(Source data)
____________________

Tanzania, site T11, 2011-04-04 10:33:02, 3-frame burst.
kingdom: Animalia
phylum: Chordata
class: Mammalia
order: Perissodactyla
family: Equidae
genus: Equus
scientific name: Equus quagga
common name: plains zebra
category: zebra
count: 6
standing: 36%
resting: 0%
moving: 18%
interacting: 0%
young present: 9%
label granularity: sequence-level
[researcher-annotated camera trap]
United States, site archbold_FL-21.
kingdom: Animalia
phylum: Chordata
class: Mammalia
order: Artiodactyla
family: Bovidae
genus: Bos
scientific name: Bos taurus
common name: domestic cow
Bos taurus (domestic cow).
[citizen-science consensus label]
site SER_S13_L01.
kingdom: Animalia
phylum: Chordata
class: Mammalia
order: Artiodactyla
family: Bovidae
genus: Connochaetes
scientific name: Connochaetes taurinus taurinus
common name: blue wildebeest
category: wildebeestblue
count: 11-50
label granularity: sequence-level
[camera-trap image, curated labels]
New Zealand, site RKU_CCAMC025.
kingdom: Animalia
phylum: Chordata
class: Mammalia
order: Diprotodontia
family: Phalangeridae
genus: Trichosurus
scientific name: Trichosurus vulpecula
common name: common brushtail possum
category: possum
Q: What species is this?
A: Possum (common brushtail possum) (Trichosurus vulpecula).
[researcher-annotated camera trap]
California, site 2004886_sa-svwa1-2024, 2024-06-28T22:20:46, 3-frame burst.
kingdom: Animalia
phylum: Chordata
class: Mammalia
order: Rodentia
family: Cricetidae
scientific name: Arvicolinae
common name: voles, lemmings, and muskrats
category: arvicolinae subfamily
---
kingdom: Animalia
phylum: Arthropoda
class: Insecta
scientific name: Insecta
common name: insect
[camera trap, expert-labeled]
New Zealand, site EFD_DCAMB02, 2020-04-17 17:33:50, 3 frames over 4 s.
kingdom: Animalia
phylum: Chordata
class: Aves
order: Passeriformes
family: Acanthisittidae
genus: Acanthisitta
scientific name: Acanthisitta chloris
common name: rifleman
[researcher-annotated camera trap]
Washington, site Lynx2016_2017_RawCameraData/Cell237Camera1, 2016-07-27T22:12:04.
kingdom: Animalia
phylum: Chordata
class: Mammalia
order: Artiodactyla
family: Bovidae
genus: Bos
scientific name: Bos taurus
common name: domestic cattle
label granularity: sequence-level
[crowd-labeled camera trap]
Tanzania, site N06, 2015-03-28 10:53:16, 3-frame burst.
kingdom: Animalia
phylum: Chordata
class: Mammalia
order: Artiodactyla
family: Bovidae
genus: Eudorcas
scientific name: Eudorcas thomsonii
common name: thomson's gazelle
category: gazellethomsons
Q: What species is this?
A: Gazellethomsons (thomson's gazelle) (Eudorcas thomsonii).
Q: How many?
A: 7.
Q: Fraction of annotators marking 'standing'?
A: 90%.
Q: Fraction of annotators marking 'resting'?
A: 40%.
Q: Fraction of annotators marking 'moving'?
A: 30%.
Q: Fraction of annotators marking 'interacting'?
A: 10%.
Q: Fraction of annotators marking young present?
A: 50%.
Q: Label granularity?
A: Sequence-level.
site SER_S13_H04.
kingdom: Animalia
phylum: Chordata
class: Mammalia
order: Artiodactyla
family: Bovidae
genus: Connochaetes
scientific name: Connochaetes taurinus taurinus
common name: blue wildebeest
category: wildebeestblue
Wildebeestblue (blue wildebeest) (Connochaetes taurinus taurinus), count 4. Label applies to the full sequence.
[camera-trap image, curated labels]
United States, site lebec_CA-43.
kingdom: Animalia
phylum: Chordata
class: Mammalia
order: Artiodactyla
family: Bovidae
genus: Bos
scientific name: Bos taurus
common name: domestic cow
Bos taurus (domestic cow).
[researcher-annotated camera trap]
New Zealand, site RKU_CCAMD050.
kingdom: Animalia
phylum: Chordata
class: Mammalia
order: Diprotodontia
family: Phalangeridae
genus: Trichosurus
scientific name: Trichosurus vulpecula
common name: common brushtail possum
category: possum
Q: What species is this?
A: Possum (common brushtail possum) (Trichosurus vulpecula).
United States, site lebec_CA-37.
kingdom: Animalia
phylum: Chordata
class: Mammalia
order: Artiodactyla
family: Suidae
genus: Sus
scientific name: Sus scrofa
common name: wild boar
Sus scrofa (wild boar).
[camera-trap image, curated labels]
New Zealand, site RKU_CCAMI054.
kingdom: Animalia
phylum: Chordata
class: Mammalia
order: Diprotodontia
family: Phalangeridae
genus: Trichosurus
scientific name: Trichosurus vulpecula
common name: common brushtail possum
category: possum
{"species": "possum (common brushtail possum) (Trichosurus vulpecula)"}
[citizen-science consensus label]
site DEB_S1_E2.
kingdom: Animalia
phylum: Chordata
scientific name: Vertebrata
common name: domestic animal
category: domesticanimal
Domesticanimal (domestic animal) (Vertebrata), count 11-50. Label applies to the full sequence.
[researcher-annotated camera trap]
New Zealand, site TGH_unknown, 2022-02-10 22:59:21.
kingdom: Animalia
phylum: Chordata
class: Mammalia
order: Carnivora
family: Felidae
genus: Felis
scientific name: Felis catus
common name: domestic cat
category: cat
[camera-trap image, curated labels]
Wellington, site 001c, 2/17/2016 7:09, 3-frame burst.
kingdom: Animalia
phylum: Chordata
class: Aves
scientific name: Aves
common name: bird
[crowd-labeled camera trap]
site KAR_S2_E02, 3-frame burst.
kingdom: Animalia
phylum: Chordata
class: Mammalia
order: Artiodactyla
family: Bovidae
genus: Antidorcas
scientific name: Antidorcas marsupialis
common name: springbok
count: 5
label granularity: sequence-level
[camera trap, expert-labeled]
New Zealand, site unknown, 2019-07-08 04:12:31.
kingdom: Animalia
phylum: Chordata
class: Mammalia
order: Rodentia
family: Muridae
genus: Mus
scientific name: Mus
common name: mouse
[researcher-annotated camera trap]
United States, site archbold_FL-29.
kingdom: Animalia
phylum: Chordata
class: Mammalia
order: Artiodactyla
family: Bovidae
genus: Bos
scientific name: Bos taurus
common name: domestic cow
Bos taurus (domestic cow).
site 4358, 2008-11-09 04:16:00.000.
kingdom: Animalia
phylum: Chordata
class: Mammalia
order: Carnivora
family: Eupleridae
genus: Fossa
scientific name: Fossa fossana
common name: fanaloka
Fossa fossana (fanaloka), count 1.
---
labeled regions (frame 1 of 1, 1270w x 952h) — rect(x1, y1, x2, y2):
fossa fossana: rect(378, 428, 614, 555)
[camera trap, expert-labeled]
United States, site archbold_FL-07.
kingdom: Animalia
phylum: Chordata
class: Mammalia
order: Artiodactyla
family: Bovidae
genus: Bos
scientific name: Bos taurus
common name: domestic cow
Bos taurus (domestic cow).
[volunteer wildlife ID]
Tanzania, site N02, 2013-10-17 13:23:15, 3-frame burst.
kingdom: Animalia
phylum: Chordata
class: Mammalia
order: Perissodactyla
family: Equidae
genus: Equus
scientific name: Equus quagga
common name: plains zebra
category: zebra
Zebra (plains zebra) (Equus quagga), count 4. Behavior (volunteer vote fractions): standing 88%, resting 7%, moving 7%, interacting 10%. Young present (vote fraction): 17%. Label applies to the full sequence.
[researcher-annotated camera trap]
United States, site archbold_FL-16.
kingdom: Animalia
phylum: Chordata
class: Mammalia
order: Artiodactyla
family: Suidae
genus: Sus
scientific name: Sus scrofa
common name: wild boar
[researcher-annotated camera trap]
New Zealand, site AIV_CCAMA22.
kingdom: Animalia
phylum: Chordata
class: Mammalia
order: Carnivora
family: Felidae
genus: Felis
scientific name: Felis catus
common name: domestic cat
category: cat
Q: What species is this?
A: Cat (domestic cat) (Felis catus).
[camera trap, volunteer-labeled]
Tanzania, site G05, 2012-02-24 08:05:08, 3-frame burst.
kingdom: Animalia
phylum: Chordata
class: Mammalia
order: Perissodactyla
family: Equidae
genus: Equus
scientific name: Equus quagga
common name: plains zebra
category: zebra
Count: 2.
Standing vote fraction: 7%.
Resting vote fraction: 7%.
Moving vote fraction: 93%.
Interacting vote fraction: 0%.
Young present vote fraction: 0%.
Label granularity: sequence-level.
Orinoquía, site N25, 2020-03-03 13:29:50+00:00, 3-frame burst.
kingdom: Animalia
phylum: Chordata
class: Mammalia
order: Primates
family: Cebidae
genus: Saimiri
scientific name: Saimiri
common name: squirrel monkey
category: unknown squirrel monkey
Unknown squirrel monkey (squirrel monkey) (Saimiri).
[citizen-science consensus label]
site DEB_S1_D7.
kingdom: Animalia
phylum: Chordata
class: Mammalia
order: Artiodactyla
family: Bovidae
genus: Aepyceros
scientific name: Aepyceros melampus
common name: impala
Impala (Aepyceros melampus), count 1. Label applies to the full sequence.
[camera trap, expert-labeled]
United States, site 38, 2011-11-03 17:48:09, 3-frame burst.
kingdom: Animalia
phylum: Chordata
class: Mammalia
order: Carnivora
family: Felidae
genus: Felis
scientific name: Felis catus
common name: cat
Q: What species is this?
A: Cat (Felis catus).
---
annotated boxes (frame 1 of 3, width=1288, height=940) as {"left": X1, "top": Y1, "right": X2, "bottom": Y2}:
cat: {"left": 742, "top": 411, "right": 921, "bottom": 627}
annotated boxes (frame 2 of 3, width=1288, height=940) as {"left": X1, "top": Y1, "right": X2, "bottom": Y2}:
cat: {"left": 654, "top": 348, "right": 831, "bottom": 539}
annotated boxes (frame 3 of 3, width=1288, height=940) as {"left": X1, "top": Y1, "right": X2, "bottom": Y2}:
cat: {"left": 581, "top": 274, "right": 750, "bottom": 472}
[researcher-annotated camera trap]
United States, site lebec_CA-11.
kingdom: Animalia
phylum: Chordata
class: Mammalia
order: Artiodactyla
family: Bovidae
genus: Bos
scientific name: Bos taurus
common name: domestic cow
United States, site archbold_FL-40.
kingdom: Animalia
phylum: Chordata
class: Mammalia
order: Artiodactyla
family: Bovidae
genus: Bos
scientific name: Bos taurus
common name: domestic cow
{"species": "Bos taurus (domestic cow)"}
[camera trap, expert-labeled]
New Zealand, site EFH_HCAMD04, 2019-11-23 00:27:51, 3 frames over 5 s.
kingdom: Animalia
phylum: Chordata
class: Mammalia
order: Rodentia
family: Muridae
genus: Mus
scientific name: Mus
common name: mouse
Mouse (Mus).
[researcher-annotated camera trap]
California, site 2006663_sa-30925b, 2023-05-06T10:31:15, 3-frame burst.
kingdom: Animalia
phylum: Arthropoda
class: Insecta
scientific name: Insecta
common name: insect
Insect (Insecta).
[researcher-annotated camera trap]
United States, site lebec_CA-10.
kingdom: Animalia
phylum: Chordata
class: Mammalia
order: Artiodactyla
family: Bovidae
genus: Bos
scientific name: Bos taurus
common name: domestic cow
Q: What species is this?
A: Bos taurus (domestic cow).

____________________

**TASK REQUIREMENTS**
Every line in the records above that contains the word "Zealand" is to be copied out.

**YOUR SOLUTION**
New Zealand, site RKU_CCAMC025.
New Zealand, site EFD_DCAMB02, 2020-04-17 17:33:50, 3 frames over 4 s.
New Zealand, site RKU_CCAMD050.
New Zealand, site RKU_CCAMI054.
New Zealand, site TGH_unknown, 2022-02-10 22:59:21.
New Zealand, site unknown, 2019-07-08 04:12:31.
New Zealand, site AIV_CCAMA22.
New Zealand, site EFH_HCAMD04, 2019-11-23 00:27:51, 3 frames over 5 s.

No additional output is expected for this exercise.